The End of Public Schools Would Mean the End of the Common Good

If education is nothing but a provider of the “human capital” that will help students get a job, the argument to privatize public education will be far too convincing. Instead, we should look at our schools as institutions to educate kids to be citizens in a democracy with expectations for better lives.

A classroom in Edward W. Bok Technical High School, a shuttered public school in Philadelphia. (Katrina Ohstrom)

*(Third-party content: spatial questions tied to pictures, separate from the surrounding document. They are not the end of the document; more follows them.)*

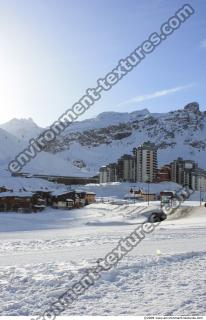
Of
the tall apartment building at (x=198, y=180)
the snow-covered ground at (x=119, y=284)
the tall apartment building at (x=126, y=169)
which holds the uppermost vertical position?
the tall apartment building at (x=126, y=169)

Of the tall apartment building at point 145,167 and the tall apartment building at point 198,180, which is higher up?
the tall apartment building at point 145,167

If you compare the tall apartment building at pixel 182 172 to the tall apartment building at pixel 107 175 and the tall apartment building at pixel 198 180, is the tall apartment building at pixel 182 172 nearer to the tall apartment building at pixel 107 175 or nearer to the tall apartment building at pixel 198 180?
the tall apartment building at pixel 198 180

Serious fans of science fiction understand that the best work in the sci-fi genre either uses the future or an alternate reality to provide a window into our present. Episodes of the Twilight Zone (1959–64), which I’ve rediscovered on Netflix during this pandemic, routinely imagined scenarios that made Americans consider the consequences of real threats like nuclear war or automation. Blade Runner (1982) asked what would happen when the line between human and artificial intelligence was no longer clear. More recently, Neil Blomkamp’s Elysium (2013) envisioned a future of wealth inequality in which the 1 percent live in a beautiful satellite above the Earth while the planet is given over to poverty and squalor.

By imagining plausible futures stemming from our present, these works shock the viewer into considering what will happen if we don’t rethink our priorities.

Jack Schneider and Jennifer Berkshire’s A Wolf at the Schoolhouse Door: The Dismantling of Public Education and the Future of School is not science fiction, but it could be the premise for a good film. The book asks us to imagine a future in which the growing movement of school privatizers in the United States totally have their way.